Coleen Rowley on Whistleblowers

Tonight on Tell Somebody with Tom Klammer:

With compromised legislators and others saying NSA whistleblower Edward Snowden should have gone through channels if had concerns about NSA abuses, former FBI agent and whistleblower Coleen Rowley will talk about whistleblowers and the flawed protections offered them.

About the guest:

Coleen Rowley grew up in a small town in northeast Iowa. She obtained a B.A. degree in French from Wartburg College, Waverly, Iowa and then attended the College of Law at the University of Iowa and graduated with honors in 1980 also passing the Iowa Bar Exam that summer.

In January of 1981, Rowley was appointed a Special Agent with the FBI and initially served in the Omaha, Nebraska and Jackson, Mississippi Divisions. In 1984 she was assigned to the New York Office and for over 6 years worked on Italian organized crime and Sicilian heroin drug investigations. During this time Rowley also served three separate temporary duty assignments in the Paris, France Embassy and Montreal Consulate.

In 1990 Rowley was transferred to Minneapolis where she assumed the duties of Principal Legal Advisor (now known as “Chief Division Counsel”) which entailed oversight of the Freedom of Information, Forfeiture, Victim-Witness and Community Outreach Programs as well as providing regular legal and ethics training to FBI Agents of the Division and some outside police training.

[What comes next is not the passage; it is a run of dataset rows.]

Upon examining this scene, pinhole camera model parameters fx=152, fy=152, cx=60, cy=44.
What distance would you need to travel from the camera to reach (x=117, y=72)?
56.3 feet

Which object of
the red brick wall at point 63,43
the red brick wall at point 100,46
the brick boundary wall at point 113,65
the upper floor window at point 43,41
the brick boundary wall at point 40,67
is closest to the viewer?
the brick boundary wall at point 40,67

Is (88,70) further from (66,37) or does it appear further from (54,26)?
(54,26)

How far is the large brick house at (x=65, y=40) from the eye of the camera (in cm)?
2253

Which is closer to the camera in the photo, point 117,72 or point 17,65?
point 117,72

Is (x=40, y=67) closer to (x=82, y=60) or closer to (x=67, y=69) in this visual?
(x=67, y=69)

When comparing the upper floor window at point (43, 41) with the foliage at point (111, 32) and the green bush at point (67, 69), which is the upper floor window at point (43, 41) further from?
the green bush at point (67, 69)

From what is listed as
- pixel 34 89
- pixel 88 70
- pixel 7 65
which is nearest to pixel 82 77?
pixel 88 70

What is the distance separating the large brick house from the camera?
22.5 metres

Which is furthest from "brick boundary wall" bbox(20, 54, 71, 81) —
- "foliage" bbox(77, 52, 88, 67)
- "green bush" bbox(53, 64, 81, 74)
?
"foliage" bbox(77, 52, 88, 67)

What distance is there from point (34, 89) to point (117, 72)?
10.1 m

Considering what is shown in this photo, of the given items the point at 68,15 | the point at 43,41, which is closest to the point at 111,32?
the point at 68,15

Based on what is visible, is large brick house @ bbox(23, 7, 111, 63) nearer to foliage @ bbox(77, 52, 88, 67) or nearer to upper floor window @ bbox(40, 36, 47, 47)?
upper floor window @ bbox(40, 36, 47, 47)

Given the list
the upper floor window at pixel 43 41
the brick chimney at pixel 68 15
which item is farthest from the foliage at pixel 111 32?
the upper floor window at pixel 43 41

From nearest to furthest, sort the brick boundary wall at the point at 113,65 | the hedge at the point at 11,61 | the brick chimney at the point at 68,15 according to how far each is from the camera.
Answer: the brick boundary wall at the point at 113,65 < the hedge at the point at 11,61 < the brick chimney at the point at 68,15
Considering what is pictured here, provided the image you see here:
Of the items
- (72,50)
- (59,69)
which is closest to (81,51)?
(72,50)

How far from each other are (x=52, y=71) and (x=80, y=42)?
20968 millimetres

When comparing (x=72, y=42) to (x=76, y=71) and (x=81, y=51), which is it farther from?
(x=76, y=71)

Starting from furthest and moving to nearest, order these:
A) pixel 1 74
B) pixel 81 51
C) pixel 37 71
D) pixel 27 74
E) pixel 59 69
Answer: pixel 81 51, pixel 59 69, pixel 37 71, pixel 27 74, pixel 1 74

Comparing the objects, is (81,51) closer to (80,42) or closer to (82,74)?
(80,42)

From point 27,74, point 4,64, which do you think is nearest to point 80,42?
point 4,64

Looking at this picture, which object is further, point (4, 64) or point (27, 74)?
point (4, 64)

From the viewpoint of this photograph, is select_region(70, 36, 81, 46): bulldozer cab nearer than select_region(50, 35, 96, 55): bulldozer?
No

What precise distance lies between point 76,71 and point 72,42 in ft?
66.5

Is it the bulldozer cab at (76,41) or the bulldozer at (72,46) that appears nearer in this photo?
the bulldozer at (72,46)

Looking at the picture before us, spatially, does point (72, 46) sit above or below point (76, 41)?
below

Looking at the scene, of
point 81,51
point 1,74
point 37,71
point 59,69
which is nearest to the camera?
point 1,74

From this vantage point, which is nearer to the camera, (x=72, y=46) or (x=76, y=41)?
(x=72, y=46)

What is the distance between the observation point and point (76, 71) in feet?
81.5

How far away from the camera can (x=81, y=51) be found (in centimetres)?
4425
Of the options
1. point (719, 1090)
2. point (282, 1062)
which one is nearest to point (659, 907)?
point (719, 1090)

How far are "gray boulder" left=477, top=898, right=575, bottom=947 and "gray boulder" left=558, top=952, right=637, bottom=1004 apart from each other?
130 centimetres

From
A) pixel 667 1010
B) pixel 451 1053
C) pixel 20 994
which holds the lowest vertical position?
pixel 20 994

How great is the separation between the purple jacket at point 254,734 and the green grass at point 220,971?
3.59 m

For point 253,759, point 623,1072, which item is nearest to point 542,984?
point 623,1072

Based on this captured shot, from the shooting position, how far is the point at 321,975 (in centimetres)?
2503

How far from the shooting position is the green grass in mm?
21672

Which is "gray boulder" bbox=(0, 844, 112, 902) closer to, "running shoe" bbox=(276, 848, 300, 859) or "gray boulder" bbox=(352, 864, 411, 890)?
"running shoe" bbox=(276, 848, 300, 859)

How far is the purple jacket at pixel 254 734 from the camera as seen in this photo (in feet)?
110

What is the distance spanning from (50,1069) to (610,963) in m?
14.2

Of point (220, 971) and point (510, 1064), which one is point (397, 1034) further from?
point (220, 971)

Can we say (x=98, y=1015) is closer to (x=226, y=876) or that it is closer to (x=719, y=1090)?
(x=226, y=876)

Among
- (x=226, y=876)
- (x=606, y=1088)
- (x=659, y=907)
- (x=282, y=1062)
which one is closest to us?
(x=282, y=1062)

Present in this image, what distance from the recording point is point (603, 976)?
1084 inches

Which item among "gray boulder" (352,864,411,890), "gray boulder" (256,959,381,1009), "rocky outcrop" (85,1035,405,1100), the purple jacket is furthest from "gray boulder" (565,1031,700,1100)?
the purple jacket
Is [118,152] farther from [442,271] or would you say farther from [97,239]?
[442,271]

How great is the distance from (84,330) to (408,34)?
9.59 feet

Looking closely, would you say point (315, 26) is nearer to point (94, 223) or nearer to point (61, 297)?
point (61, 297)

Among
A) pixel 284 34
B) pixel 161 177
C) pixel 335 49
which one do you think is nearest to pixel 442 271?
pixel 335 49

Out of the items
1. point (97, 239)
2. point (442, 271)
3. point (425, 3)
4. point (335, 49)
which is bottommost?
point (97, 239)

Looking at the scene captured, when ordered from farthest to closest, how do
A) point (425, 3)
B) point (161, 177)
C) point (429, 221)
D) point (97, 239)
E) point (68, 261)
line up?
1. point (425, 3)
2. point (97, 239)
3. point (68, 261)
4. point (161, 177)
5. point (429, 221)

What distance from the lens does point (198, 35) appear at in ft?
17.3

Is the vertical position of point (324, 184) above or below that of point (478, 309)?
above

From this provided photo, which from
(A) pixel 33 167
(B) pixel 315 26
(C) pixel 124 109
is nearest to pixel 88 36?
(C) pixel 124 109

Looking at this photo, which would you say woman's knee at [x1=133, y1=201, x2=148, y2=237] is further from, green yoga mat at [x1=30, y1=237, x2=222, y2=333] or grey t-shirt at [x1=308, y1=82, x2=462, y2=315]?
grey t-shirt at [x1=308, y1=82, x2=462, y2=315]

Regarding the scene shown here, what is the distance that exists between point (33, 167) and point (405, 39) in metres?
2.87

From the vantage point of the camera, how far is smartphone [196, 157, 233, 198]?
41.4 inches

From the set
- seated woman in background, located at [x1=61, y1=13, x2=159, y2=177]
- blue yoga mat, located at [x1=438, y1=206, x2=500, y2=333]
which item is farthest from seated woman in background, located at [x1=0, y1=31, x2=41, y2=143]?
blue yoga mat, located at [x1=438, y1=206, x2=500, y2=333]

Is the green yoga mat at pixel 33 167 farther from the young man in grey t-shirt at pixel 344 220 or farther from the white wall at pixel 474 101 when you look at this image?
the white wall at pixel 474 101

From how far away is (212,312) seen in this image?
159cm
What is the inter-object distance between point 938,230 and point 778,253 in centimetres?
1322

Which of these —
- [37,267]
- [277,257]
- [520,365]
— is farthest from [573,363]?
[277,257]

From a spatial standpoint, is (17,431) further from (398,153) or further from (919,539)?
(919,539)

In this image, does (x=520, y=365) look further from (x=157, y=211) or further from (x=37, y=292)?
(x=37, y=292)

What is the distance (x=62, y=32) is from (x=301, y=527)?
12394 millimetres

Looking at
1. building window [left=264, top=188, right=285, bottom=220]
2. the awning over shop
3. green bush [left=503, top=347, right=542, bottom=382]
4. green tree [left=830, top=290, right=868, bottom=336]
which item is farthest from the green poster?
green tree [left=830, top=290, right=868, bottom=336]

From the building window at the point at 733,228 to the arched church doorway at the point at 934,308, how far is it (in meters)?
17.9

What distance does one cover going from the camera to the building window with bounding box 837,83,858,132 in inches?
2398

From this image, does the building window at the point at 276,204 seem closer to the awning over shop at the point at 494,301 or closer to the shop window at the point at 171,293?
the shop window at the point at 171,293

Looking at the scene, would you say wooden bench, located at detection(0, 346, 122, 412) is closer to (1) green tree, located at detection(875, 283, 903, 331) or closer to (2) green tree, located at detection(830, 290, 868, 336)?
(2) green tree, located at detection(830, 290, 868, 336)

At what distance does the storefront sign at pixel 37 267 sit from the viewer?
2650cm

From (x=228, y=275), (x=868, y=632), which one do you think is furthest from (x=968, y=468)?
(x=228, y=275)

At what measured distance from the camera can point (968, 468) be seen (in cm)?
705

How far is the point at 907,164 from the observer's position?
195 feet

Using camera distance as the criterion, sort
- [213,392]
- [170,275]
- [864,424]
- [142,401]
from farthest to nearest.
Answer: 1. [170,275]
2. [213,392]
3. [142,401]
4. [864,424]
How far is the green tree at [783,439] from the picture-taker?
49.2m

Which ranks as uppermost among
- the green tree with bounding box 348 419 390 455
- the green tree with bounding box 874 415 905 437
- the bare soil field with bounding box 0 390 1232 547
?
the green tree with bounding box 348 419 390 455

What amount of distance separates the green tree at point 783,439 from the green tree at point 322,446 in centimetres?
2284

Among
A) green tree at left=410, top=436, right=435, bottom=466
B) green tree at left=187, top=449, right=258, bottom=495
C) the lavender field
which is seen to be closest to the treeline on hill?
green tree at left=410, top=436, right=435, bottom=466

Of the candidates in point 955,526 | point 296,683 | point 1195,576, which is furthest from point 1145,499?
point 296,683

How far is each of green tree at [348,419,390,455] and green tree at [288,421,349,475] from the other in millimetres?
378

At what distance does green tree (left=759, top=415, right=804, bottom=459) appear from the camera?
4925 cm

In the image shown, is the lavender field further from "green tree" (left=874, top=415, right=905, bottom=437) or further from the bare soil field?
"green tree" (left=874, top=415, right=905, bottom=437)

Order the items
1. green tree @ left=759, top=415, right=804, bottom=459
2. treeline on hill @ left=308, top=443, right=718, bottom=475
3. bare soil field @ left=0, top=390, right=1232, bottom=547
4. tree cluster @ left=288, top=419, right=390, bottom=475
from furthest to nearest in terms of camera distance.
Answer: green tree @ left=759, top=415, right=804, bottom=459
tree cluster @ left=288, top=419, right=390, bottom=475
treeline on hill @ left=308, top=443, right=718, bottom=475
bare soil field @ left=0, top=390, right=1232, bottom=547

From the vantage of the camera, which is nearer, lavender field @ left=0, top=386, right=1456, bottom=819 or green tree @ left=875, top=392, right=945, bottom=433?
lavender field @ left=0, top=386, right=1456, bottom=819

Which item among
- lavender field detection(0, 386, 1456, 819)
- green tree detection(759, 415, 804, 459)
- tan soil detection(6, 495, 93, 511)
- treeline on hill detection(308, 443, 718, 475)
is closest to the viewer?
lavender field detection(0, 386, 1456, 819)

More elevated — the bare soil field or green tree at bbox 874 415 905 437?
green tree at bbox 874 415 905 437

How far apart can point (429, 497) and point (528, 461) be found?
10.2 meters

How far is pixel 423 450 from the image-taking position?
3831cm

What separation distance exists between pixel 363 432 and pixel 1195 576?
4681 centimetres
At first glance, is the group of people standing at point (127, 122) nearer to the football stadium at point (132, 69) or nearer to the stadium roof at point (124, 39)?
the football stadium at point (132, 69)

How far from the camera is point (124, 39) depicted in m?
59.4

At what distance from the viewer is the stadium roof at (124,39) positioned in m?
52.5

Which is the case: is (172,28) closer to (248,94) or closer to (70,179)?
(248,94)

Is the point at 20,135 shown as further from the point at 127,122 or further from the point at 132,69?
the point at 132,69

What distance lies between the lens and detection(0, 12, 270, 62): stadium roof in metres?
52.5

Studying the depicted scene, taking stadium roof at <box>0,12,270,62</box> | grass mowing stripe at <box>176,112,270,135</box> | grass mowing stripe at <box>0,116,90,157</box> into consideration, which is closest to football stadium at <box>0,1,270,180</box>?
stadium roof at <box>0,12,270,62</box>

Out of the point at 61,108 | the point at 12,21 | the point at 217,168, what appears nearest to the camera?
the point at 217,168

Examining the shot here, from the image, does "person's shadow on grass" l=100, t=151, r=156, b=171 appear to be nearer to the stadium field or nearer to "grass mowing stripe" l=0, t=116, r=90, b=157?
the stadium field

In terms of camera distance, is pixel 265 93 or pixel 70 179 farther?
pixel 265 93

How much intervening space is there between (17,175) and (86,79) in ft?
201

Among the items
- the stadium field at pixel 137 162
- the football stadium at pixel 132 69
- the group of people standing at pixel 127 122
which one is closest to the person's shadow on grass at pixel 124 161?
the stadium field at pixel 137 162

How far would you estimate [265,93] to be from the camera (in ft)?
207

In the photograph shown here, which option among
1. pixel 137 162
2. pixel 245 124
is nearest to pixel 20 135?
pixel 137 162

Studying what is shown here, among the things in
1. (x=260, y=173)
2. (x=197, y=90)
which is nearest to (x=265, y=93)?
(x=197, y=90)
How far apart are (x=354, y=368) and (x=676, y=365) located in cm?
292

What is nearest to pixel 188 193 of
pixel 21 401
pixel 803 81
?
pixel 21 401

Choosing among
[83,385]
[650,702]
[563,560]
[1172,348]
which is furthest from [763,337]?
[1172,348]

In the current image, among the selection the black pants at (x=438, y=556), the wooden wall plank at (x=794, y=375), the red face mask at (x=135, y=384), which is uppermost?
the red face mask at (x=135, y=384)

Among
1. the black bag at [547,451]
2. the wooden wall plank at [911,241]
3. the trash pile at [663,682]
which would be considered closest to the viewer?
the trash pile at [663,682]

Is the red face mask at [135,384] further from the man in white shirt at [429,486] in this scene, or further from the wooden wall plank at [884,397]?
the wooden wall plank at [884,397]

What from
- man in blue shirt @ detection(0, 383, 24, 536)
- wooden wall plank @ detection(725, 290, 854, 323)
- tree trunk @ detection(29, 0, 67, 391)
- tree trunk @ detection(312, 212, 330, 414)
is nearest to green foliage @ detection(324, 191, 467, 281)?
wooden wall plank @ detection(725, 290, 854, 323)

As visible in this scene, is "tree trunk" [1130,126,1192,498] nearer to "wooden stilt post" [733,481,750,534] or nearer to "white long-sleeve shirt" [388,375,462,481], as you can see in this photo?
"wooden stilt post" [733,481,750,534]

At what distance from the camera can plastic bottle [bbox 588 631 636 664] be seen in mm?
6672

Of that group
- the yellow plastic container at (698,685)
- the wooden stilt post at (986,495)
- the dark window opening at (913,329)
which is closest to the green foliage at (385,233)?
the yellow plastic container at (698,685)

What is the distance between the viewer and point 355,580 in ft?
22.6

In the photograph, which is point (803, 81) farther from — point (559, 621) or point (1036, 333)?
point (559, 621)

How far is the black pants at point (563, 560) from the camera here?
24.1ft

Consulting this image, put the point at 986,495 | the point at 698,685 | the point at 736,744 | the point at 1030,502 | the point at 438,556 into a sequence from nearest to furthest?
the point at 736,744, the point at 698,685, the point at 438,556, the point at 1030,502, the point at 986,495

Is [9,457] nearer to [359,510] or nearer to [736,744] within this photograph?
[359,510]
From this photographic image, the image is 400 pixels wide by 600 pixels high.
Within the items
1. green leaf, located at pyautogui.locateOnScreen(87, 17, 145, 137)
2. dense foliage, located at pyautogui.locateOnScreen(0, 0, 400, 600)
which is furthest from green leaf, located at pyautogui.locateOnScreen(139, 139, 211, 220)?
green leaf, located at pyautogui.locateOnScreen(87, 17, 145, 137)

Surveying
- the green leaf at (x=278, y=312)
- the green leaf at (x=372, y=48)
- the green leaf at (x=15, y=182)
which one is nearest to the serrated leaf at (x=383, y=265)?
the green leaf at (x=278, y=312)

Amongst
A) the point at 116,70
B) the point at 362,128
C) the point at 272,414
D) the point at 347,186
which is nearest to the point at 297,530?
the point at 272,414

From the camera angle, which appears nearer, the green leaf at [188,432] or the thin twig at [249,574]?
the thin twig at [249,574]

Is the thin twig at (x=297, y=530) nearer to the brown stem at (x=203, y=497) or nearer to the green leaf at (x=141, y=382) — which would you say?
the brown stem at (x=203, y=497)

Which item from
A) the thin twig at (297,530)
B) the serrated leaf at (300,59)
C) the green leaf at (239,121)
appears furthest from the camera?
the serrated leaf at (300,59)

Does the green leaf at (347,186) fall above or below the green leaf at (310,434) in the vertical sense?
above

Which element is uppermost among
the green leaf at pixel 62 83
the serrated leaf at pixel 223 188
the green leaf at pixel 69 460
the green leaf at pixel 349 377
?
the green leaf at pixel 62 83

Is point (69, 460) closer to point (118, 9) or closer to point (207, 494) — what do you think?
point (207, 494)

In May of 2002 Rowley brought some of the pre 9-11 lapses to light and testified to the Senate Judiciary Committee about some of the endemic problems facing the FBI and the intelligence community. Rowley was one of three whistleblowers chosen as persons of the year by TIME magazine.

In April 2003, following an unsuccessful and highly criticized attempt to warn the Director and other administration officials about the dangers of launching the invasion of Iraq, Rowley stepped down from her (GS-14) legal position to go back to being a (GS-13) FBI Special Agent. She retired from the FBI at the end of 2004 and now speaks publicly to various groups, ranging from school children to business/professional/civic groups, on two different topics: ethical decision-making and “balancing civil liberties with the need for effective investigation.”

In February 2005, a majority of Minnesota congresspersons and senators nominated Rowley to serve on the Privacy and Civil Liberties Oversight Board. This Board was mandated by recent federal intelligence reform legislation implementing the recommendations of the 9-11 Commission.

Rowley has authored a chapter in a book published by the Milton Eisenhower Foundation entitled PATRIOTISM, DEMOCRACY AND COMMON SENSE: RESTORING AMERICA’S PROMISE AT HOME AND ABROAD.